The `wiredTiger.cacheSizeGB` parameter is critical. MongoDB automatically configures this to 50% of system RAM by default. Monitor your RAM usage. If MongoDB is consuming too much RAM and causing swapping, reduce this value. Conversely, if you have ample RAM and a large working set, increasing it (while leaving sufficient RAM for the OS and other services) can improve read performance.

Journaling

Journaling (`storage.journal.enabled: true`) is enabled by default and is crucial for data durability. It ensures that operations are logged before being applied to the data files, preventing data loss in case of unexpected shutdowns. While it adds a slight overhead, the data safety it provides is essential for most production environments.

Indexing Strategies

Effective indexing is paramount for MongoDB query performance. Analyze your query patterns and create indexes that cover your most frequent and performance-critical queries. Use `explain()` to understand query execution plans.

Example: Using `explain()`

// Connect to your MongoDB instance
// db.collection.find({ field: "value" }).explain()

// Example: Find user by email
db.users.find({ email: "[email protected]" }).explain("executionStats")

/*
Sample Output Snippet:
{
    "queryPlanner" : { ... },
    "executionStats" : {
        "executionSuccess" : true,
        "nReturned" : 1,
        "executionTimeMillis" : 0,
        "totalKeysExamined" : 1, // Should be low if indexed
        "totalDocsExamined" : 1, // Should be low if indexed
        "executionStages" : { ... }
    },
    "serverInfo" : { ... }
}
*/

Look for `totalKeysExamined` and `totalDocsExamined`. If these numbers are high relative to `nReturned`, your query is likely not using an index effectively, or no suitable index exists. Consider creating an index on the `email` field:

db.users.createIndex({ email: 1 })

Monitoring and Profiling

Continuous monitoring is key to identifying performance bottlenecks. MongoDB provides tools for profiling slow queries and monitoring server performance.

Slow Query Profiler

Enable the slow query profiler to log queries that exceed a certain threshold. This helps pinpoint inefficient operations.

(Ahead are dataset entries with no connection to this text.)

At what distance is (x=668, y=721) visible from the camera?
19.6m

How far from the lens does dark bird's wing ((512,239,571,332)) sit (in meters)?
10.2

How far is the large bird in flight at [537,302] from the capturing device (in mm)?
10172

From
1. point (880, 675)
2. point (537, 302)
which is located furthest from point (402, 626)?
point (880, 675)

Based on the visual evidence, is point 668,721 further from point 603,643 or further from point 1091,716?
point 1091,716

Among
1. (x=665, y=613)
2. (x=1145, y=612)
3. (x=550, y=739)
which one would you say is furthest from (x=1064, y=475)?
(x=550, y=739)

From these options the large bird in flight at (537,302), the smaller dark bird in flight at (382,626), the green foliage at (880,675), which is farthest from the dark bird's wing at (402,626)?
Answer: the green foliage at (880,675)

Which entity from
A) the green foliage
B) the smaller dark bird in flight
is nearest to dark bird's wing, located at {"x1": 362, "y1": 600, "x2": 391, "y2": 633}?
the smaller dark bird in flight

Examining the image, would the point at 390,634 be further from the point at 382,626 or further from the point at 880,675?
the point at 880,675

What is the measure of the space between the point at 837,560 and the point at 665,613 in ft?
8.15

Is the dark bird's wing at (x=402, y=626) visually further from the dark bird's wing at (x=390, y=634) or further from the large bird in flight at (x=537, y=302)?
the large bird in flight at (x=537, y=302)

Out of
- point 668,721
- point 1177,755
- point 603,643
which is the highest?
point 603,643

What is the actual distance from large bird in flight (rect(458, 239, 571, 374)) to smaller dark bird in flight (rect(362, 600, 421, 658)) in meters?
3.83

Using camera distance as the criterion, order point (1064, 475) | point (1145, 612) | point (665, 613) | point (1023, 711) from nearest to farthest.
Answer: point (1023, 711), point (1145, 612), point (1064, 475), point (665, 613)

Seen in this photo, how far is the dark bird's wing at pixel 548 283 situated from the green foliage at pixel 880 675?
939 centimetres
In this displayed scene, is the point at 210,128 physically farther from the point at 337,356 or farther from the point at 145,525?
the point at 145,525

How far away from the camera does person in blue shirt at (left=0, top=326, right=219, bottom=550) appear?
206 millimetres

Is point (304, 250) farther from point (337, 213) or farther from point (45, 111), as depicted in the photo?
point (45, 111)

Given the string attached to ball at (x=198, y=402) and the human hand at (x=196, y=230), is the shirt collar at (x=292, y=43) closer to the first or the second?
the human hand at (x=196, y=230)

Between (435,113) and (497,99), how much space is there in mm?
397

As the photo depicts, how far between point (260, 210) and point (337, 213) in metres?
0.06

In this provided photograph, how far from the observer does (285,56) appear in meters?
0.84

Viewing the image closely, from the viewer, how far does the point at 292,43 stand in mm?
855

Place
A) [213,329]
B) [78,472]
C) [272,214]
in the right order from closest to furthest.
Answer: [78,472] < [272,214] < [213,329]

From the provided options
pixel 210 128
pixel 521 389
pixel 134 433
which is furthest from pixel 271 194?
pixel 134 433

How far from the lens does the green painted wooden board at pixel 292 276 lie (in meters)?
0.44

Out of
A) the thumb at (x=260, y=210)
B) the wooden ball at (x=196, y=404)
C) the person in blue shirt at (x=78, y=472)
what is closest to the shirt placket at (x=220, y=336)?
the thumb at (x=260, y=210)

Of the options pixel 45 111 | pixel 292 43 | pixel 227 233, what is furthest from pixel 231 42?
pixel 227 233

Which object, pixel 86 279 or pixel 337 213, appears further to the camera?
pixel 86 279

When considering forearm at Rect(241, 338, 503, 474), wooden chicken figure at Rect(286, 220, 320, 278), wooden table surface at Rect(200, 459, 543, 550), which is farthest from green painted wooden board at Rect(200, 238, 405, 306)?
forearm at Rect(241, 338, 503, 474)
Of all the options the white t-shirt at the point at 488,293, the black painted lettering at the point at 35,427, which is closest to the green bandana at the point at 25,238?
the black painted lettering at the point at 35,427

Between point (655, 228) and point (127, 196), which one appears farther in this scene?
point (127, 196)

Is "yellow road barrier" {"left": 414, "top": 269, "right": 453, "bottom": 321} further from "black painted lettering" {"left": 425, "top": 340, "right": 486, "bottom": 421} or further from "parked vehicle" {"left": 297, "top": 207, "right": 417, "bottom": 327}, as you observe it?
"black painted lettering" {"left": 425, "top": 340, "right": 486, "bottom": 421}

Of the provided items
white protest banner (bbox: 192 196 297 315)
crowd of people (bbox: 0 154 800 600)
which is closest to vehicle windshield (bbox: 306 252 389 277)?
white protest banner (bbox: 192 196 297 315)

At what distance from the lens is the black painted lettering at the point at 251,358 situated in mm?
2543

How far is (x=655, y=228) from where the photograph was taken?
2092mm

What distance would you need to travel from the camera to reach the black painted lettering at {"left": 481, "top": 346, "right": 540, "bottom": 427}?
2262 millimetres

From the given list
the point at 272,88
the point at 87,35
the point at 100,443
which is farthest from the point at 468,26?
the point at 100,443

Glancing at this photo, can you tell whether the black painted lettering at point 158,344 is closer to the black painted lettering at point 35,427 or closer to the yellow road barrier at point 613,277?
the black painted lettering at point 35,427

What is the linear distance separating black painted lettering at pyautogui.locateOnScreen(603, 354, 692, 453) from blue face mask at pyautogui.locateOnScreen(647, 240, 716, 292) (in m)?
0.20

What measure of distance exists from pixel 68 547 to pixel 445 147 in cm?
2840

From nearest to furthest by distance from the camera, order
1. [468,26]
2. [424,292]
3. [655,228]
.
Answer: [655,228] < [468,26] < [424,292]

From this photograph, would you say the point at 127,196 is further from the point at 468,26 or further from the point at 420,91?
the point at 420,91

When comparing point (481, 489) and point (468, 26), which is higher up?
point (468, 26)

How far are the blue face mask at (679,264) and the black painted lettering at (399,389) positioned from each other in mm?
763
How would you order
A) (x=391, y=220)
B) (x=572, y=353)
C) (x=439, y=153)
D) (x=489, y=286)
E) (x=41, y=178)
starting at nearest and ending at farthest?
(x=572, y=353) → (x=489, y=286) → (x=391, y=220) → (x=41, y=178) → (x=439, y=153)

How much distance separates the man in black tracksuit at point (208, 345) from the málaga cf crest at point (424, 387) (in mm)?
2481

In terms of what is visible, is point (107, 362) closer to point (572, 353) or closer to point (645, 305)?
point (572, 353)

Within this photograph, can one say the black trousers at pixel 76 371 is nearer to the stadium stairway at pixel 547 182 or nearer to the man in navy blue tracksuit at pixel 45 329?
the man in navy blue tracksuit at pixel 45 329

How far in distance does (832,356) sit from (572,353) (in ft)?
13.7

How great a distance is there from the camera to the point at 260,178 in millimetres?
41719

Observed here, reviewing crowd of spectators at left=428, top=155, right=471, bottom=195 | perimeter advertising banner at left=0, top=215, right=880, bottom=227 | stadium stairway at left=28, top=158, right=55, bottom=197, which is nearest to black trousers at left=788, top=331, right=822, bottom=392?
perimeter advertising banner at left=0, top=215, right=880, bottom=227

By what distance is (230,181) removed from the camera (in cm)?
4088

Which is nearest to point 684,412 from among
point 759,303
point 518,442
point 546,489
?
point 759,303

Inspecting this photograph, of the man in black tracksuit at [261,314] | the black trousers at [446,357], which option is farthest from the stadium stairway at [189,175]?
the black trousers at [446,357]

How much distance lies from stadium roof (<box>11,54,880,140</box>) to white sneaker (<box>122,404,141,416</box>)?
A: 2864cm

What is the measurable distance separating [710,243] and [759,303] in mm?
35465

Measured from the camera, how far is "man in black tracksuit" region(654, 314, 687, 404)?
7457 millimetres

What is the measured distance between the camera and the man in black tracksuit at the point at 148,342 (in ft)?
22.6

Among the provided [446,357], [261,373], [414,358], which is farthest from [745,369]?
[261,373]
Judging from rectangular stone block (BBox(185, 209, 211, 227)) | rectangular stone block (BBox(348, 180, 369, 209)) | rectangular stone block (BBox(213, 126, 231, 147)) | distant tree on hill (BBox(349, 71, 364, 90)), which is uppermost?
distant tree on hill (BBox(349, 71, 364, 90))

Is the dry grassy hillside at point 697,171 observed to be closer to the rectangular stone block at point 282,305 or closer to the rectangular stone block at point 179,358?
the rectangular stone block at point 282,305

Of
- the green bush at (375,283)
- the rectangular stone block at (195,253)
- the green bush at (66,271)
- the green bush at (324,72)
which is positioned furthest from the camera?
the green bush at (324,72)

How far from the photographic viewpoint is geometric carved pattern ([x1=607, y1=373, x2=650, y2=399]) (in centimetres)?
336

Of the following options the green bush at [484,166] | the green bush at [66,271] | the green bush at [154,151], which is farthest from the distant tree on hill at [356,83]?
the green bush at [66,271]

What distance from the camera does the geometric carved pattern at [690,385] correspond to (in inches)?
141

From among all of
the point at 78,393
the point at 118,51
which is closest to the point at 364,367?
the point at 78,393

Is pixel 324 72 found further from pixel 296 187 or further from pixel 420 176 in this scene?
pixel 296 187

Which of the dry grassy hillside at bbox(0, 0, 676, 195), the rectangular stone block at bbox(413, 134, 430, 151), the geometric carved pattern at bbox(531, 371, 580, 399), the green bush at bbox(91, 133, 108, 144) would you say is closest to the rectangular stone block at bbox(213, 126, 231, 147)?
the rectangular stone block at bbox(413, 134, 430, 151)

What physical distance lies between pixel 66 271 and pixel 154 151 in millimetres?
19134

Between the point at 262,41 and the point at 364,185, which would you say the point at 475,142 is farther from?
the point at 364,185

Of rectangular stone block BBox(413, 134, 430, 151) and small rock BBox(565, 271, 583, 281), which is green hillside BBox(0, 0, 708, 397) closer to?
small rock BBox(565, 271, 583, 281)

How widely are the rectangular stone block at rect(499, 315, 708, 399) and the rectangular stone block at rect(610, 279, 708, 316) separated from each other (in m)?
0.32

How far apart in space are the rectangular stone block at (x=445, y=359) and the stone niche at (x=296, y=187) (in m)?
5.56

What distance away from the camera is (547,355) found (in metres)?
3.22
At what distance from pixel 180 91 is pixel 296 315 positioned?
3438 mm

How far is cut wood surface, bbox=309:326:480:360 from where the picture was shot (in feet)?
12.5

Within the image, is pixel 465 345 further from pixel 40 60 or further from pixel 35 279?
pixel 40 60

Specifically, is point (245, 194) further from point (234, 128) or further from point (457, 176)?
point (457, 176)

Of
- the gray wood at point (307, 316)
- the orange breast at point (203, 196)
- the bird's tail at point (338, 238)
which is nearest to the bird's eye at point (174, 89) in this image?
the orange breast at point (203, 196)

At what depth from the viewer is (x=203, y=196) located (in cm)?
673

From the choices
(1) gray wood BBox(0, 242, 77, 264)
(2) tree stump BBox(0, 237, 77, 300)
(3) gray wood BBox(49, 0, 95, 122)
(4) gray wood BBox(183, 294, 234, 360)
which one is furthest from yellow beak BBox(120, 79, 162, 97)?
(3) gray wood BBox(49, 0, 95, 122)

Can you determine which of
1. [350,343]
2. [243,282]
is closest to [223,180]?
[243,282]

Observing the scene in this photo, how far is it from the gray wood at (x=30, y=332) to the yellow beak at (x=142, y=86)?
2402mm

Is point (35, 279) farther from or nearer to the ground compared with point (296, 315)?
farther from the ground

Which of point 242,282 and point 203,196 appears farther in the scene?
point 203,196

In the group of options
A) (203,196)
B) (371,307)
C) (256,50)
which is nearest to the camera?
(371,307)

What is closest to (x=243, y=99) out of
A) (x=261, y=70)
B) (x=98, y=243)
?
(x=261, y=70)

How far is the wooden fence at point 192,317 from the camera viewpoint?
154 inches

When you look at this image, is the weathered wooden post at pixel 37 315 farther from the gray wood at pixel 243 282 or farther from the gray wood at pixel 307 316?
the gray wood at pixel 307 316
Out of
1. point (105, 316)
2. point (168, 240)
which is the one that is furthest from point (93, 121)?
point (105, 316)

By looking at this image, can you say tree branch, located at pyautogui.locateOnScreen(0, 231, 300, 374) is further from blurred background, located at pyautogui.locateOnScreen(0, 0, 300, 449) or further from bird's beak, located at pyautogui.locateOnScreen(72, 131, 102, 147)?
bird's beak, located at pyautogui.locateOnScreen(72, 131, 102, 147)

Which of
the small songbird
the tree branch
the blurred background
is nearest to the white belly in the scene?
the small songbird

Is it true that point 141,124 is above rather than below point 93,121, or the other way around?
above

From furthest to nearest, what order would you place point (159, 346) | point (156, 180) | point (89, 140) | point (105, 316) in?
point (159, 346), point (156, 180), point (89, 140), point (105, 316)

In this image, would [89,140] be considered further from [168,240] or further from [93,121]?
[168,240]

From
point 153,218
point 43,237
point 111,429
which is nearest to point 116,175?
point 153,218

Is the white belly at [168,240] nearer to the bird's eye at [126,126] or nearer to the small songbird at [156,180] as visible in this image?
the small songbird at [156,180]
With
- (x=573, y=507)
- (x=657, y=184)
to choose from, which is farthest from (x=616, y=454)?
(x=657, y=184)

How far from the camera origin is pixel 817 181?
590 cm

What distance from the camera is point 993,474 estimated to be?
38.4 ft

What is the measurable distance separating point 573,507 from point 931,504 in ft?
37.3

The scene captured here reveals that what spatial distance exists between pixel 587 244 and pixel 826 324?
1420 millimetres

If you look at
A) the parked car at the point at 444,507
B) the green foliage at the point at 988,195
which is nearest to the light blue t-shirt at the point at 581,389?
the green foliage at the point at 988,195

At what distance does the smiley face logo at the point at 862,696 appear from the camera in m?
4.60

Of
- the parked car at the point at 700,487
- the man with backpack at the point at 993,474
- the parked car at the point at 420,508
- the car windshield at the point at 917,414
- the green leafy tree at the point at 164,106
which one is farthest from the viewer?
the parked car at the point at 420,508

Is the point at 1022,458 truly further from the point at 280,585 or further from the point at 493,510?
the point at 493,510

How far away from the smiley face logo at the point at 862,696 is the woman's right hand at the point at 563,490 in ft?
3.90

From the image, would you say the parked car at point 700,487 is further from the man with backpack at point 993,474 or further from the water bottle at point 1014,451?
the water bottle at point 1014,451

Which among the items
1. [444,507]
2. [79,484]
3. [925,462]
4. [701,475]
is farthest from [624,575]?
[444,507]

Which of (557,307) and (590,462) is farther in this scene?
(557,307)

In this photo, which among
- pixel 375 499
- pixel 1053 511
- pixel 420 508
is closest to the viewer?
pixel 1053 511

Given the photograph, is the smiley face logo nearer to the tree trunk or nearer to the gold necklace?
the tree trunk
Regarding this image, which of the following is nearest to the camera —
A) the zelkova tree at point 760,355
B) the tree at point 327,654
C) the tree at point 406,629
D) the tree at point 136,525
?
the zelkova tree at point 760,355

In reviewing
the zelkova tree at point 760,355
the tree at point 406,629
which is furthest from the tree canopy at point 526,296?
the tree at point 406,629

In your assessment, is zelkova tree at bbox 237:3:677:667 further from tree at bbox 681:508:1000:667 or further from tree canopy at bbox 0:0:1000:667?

// Enable profiling (set to 1 for slow queries, 2 for all queries)
db.setProfilingLevel(1, { slowms: 100 }) // Log queries slower than 100ms

// View slow queries
db.system.profile.find().pretty()

// Disable profiling
// db.setProfilingLevel(0)

Regularly review the output of `db.system.profile.find()` and use `explain()` on the identified slow queries to optimize them. Also, leverage tools like MongoDB Atlas’s performance monitoring or third-party solutions for real-time insights.